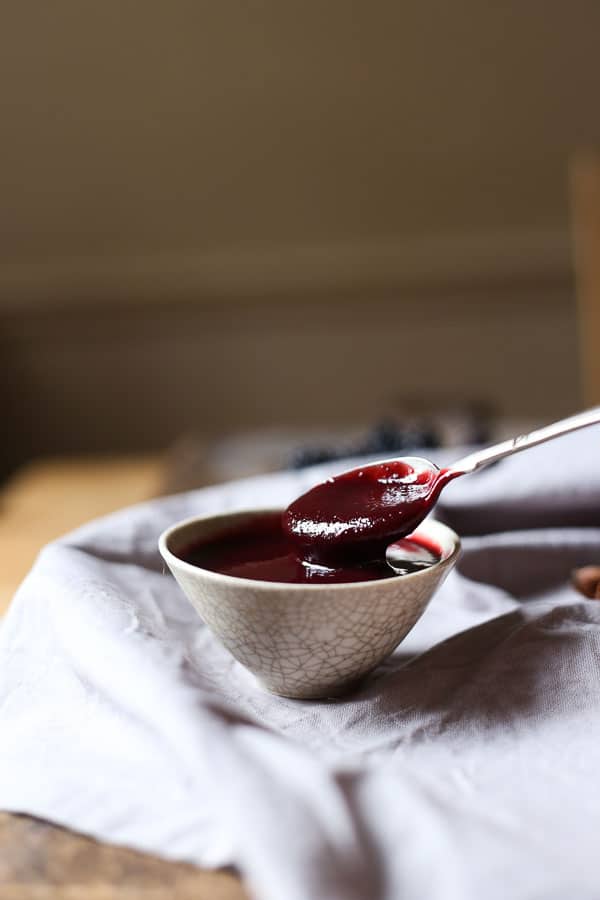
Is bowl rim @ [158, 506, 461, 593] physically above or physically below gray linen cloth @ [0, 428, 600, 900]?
above

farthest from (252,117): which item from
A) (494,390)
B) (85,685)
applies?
(85,685)

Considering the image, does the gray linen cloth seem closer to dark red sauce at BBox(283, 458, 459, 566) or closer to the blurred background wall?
dark red sauce at BBox(283, 458, 459, 566)

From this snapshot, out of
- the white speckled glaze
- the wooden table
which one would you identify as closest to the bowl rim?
the white speckled glaze

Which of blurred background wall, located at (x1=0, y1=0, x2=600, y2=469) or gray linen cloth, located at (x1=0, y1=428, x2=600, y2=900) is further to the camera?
blurred background wall, located at (x1=0, y1=0, x2=600, y2=469)

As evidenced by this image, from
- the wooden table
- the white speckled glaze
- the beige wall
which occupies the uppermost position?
the beige wall

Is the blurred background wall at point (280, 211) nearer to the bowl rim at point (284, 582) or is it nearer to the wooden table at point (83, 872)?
the bowl rim at point (284, 582)

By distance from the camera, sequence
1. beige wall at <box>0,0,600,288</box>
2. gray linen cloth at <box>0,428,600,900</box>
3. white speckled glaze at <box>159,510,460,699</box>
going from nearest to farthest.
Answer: gray linen cloth at <box>0,428,600,900</box> → white speckled glaze at <box>159,510,460,699</box> → beige wall at <box>0,0,600,288</box>

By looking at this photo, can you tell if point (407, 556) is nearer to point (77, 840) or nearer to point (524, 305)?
point (77, 840)
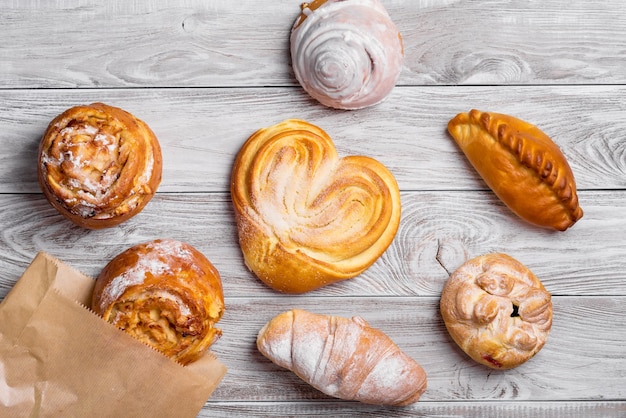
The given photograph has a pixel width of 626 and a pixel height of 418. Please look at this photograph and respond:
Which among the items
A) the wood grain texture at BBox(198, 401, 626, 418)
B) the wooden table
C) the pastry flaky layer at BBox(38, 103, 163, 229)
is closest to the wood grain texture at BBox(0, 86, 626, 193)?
the wooden table

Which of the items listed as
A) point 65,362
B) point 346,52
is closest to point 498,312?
point 346,52

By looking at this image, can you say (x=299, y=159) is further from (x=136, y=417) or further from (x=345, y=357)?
(x=136, y=417)

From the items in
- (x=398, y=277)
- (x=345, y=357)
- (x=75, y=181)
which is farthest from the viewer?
(x=398, y=277)

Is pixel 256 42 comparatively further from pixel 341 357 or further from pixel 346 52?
pixel 341 357

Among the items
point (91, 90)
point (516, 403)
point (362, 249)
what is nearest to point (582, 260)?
point (516, 403)

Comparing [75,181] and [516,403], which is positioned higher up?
[75,181]

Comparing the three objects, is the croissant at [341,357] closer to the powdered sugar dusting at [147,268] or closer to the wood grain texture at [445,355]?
the wood grain texture at [445,355]

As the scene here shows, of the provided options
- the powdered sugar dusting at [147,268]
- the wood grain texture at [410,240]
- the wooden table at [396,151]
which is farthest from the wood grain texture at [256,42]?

--- --- ---

**INSTRUCTIONS FOR THE TASK**
Rewrite the rows from the line with "Comparing the three" through the end of the rows, swapping "croissant" for "pastry" and leaving everything else unchanged.

**OUTPUT OF THE EXERCISE**
Comparing the three objects, is the pastry at [341,357] closer to the powdered sugar dusting at [147,268] or closer to the wood grain texture at [445,355]?
the wood grain texture at [445,355]

As the scene here shows, of the provided options
- the powdered sugar dusting at [147,268]
- the wood grain texture at [410,240]
- the wooden table at [396,151]
which is farthest from the wood grain texture at [256,42]?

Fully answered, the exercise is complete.